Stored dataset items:
= = = = =
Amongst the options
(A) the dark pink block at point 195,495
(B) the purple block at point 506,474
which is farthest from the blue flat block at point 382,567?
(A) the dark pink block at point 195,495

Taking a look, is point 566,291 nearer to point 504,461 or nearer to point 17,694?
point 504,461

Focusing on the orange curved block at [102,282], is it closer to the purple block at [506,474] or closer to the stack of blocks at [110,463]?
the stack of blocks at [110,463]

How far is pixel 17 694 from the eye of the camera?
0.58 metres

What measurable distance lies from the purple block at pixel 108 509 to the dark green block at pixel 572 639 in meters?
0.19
= = = = =
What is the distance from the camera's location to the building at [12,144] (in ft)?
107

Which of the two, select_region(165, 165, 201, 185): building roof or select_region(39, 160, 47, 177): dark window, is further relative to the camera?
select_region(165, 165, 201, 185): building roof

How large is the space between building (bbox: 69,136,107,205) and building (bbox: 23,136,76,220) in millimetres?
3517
= = = = =
Duplicate every line from the one containing "Amongst the options" down to the one containing "0.58 metres", both included.

Amongst the options
(A) the dark pink block at point 195,495
(B) the purple block at point 506,474
which is farthest from the blue flat block at point 382,567?
(A) the dark pink block at point 195,495

Taking a look, is point 566,291 nearer to point 504,461 or nearer to point 17,694?
point 504,461

Focusing on the orange curved block at [102,282], is it closer to the purple block at [506,474] or closer to the stack of blocks at [110,463]?
the stack of blocks at [110,463]

How far is pixel 17 694 from the eye of the camera?
0.58 metres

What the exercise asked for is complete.